The doctrine of recoupment was recognized and allowed at common law, and was and is applied to actions whether founded in contract or in tort, but it is limited as a defense to defeating the plaintiff's action, in whole or in part. The doctrine is recognized by the courts of this state. Edge Moor Iron Co. v. Brown, etc., Co., 6 Pennewill, 10;1 Tomlinson  Co. v. Quigley, 5 Houst. 168; Shimp v. Siedel  Hastings Co., 6 Houst. 421; and other cases.
However, the general rule unquestionably is that no one can set up a claim of recoupment by way of a defense unless he could have enforced the alleged liability by a direct action thereon, for each party is plaintiff in respect to his own particular grievance, and each party is defendant in respect to the grievance of the other. Thayer v. Jewett, 22 Me. 19; Kinne v. New Haven, 32 Conn. 210; Elliott v. Brady, 192 N.Y. 223, 85 N.E. 69, 18 L.R.A. (N.S.) 600, 127 Am. St. Rep. 898.
Can the defendant company, the owner of all of the stock of the subsidiary company, claim by way of recoupment money alleged to have been misapplied and converted from its subsidiary company by the plaintiff, an employee of the defendant company? We think this cannot be done. Counsel for the defendant argues that the defendant company is the only one interested in the loss and profits of the subsidiary company, and, therefore, any damages to the subsidiary company through the action of the defendant's employee occasions damages to the defendant company for which it may recoup such losses.

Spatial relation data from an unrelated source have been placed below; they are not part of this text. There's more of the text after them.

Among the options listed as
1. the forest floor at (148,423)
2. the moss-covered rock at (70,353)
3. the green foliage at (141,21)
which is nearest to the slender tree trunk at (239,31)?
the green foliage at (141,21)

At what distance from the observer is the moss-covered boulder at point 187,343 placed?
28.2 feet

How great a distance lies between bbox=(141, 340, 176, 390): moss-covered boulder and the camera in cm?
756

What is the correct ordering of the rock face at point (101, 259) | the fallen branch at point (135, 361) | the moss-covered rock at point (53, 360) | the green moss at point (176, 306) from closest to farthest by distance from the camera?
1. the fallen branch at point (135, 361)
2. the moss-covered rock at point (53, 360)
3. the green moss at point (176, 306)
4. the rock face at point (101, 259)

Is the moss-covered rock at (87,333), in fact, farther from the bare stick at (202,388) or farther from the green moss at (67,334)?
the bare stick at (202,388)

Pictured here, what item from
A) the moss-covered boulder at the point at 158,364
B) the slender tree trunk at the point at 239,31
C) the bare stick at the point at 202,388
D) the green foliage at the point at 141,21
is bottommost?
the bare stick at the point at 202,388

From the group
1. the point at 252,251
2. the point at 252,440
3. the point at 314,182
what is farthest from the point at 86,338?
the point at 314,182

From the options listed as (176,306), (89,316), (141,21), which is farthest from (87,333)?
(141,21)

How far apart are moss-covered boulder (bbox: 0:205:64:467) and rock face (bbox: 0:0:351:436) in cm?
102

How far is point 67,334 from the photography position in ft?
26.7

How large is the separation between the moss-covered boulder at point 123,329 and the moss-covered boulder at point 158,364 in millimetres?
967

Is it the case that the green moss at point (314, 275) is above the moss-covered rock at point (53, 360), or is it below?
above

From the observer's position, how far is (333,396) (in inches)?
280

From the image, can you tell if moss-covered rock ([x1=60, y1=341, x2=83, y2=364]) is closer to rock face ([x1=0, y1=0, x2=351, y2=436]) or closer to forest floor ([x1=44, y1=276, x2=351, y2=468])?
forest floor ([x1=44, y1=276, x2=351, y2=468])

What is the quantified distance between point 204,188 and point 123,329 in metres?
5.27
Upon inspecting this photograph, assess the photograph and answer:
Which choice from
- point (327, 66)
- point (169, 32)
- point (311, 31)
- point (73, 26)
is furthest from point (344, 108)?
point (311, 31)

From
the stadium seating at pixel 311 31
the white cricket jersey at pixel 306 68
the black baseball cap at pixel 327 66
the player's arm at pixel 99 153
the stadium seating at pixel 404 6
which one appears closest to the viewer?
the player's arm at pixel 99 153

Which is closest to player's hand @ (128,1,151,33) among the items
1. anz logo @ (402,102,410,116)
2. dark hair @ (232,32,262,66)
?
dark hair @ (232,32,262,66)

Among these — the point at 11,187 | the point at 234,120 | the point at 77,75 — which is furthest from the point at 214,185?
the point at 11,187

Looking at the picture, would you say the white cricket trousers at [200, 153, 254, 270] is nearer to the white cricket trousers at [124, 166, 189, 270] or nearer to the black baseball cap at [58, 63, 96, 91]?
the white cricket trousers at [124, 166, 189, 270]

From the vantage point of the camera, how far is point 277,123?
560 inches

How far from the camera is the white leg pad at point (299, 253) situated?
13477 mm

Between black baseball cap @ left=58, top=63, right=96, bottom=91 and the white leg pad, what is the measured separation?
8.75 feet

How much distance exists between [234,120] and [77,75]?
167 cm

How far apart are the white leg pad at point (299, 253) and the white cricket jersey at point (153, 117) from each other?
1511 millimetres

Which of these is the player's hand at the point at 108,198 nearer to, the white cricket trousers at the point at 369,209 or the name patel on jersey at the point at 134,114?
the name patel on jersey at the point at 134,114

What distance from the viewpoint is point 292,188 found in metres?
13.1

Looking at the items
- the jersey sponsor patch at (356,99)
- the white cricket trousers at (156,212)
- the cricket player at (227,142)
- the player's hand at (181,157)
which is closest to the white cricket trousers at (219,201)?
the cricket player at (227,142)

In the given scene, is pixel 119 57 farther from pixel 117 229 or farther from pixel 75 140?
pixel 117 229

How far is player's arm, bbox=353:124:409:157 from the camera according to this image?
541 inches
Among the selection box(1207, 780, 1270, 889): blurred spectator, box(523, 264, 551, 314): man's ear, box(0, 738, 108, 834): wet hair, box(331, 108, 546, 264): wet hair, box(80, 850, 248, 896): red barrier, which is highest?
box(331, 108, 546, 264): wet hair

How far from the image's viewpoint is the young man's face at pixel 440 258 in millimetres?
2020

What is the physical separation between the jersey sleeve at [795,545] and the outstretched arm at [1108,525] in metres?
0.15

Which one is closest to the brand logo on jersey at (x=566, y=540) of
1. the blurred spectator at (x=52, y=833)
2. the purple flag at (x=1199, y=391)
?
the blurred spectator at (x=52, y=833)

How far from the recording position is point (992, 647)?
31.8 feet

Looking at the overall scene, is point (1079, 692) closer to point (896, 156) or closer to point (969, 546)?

While any loss of the subsidiary, under such circumstances, would result in loss to the defendant company, nevertheless, it would not be of such a nature that the defendant company in an independent action and in its own name and right, could enforce the claim against the plaintiff.
The position of the defendant company, even if it owns all of the capital stock of the subsidiary company does not differ from the position of any stockholder in a corporation, and we think it cannot be contended that an individual stockholder, in an action brought against him by an employee of the corporation, could set up such a claim of recoupment. We see no distinction, under the circumstances, between a stockholder owning a lesser number of shares of stock. A corporation must sue in its own right and name, and a stockholder has not right to sue in his own name for the corporation. A stockholder of a company has no legal rights in the profits of a corporation until a lawful division of the same is made. A conveyance of all the capital stock of a company to a purchaser gives such purchaser only an equitable interest in the property to carry on business under the certificate of incorporation and in the corporate name, and the corporation is still the legal owner of the property. *Page 238 
Button v. Hoffman, 61 Wis. 20, 20 N.W. 667, 50 Am. Rep. 131; Wilde v. Jenkins, 4 Paige (N.Y.) 481.
For the reasons stated the court are clearly of the opinion that the claim set up in the notice of recoupment cannot avail the defendant company as a defense to this action, either in whole or in part, and, therefore, the notice of recoupment filed in the cause is ordered to be stricken out.